I have always believed that the people of Indian sub-continent are the most emotional, touchy and an irrational lot as far as matters of religion are concerned. They can also be very sensitive on matters of language and culture, at times. And, on occasions, may even turn violent on being rubbed on the wrong side.
It was also my belief that with the spread of education, awareness about other people and other ways of life and inter-mingling , this hyper-sensitivity, and the tendency to get ‘offended’ easily, will subside with time and their religiosity would get more and more mixed, and balanced, with reason and logic. I was also of the opinion that the education system of Indian sub-continent puts too much religion into its academic textbooks in the name of moral and social education, or otherwise, and that it is actually harmful from an academic point of view.
However, I was quite surprised to learn that even in a country like Israel, which is known for its technological prowess and talented scientists and entrepreneurs, the situation is no different. Who would believe that till yesterday the Israeli schools were not allowed to teach Darwin’s evolution theory on the grounds that it goes against the religious tenets? It was shocking to learn that Israeli schools have only now been allowed to start teaching Darwin’s evolution theory. And that too with a caveat that they would not talk about humans’ common ancestry with primates.

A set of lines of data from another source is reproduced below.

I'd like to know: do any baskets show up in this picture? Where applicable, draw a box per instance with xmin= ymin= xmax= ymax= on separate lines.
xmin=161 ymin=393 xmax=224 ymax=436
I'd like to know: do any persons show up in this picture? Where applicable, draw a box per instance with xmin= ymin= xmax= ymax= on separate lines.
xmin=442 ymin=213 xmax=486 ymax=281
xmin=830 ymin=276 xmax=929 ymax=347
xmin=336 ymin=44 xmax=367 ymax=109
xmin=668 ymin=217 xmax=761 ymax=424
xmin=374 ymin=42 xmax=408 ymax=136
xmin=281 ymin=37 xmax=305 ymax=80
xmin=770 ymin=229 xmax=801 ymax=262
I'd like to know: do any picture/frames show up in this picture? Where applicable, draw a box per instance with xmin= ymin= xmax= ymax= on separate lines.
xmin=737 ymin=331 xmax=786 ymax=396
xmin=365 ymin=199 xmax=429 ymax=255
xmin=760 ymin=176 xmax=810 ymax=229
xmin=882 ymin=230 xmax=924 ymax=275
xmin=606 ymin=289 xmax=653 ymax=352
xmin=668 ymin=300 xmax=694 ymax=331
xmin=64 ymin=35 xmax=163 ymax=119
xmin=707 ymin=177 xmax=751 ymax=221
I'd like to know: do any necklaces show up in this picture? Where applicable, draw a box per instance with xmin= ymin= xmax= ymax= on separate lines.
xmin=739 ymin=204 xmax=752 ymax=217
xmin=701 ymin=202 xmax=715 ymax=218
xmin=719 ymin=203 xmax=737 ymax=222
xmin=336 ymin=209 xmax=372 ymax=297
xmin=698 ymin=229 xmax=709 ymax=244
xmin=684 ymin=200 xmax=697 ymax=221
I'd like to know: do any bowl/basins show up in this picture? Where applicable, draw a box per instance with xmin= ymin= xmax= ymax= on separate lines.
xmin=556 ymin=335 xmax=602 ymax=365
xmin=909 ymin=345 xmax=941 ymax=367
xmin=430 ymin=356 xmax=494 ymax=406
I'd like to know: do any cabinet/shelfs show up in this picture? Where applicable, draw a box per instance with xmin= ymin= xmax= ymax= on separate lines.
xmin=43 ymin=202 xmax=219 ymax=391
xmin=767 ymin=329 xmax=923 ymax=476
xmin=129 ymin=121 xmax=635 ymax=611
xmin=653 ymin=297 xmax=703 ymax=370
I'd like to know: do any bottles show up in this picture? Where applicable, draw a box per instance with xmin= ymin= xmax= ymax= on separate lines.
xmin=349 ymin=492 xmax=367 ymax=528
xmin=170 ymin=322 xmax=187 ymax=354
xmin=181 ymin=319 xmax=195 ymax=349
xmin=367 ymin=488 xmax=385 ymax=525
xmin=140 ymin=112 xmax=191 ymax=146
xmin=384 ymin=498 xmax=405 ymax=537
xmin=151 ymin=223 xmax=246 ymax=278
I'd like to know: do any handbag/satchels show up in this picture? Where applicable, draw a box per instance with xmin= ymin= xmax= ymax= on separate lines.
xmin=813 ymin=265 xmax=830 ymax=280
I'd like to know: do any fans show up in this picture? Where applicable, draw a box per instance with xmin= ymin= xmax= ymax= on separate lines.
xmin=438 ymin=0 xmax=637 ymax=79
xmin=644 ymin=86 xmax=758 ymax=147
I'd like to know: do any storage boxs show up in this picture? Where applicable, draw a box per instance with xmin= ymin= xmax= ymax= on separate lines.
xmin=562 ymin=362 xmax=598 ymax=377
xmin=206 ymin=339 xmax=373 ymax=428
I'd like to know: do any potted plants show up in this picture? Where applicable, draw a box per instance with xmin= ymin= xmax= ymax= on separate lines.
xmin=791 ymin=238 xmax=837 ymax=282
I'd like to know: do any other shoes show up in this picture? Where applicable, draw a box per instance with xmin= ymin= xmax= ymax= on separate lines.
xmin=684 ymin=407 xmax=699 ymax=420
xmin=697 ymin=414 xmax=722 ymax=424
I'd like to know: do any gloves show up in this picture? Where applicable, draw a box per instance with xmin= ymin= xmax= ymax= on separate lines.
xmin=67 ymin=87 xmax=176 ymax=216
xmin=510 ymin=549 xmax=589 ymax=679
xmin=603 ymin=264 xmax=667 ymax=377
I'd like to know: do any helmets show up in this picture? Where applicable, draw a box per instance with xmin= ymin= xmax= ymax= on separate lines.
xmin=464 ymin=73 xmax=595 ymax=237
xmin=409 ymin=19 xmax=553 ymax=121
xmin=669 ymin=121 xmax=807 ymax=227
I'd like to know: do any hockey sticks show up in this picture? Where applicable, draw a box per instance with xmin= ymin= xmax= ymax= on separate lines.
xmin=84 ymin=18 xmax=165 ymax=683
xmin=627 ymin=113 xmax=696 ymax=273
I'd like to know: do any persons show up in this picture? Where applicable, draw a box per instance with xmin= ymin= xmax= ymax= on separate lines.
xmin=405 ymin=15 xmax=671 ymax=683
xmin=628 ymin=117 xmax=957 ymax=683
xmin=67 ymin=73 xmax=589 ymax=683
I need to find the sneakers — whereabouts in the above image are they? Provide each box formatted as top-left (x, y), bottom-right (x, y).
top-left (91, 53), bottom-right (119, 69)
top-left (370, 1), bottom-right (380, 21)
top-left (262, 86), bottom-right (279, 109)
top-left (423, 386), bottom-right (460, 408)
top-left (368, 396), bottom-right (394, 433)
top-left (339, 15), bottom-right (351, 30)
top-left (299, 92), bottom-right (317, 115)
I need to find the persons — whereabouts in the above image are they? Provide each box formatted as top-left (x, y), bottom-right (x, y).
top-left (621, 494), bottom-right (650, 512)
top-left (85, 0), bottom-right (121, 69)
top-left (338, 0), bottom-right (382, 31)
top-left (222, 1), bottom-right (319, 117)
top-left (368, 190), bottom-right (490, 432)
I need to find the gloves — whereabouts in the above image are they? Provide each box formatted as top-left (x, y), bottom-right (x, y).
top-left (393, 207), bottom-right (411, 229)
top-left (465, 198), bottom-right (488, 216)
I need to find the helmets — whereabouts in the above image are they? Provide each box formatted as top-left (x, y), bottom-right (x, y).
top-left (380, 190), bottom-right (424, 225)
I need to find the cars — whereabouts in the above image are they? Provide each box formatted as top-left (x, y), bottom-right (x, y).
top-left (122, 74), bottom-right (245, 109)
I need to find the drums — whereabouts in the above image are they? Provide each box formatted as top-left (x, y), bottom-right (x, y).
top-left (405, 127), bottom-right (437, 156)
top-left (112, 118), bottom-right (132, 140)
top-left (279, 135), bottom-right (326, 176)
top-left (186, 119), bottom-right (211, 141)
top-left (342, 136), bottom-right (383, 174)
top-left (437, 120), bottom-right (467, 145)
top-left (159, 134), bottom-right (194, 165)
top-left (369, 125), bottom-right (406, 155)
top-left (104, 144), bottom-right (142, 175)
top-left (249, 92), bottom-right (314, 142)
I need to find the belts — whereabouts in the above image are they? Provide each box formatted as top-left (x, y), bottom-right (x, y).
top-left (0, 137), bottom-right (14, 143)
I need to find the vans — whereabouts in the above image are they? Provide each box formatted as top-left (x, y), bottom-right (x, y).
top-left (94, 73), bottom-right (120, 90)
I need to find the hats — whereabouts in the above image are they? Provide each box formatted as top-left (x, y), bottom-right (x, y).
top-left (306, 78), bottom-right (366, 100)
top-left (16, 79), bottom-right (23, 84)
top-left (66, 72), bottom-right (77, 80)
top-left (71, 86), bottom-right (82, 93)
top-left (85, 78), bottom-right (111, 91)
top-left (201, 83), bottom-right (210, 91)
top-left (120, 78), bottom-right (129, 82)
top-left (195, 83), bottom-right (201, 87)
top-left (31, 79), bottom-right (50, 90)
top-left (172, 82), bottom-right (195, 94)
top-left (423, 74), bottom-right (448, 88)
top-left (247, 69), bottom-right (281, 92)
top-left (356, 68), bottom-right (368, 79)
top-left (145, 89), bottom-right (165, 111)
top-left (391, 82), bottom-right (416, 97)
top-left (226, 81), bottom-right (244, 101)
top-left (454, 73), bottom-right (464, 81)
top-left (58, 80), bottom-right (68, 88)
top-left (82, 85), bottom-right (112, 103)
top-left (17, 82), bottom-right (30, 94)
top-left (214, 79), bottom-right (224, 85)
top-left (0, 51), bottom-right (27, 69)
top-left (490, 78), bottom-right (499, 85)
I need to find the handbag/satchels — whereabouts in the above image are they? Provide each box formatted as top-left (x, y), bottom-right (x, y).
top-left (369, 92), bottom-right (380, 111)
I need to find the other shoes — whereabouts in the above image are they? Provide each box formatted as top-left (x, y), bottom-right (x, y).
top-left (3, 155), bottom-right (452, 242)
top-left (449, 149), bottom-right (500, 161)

Traditionalists believe that saying that humans are closely related to primates in the evolution tree would amount to violating the religious beliefs. So, discovery of truth shall remain suspended till such time the authorities decide that it would be worthwhile and probably safe to discover them.
Religions, all religions, are rapidly getting out-of-sync with the changing times and the progress in science and technology. Yet, we are not ready to deal with this reality.
We know that some day we will have to come to terms with the stark reality that religions, all religions, have become outdated and totally out of place in this world. Yet, we want to keep that moment of reckoning postponed for some other time, and for some other generations.
Belief in religion can, and often does, lead to many comic situations. And this is one. Imagine a teacher explaining theory of evolution to his or her class and saying that all animals have related ancestry and line of evolution and then adding a caveat that only human beings were created in a different and special way, by the creator, for some special reason.
We know that in some of our neighbouring countries history before a certain period is not even mentioned about. But why berate those countries. Even in our own country we tend to mix too much religion in our textbooks in the name of moral and social education as if morality and social skills have any connection with religion.
My own guess is that it is religion that holds most of the Asian nations back, economically, culturally, as well as socially. These nations would be in a position to chart out a path of real progress the day they decide to break free from the chains of religion.
However, at the moment, the road to reason seems too far away for most of these countries. Until then truth, knowledge and rationality would continue to be dosed. A quarter for the school students, one third for college students and half truths for fully grown up adults. The only consolation is that even these rationed dollops of truth are enough to keep the mankind on the road to progress.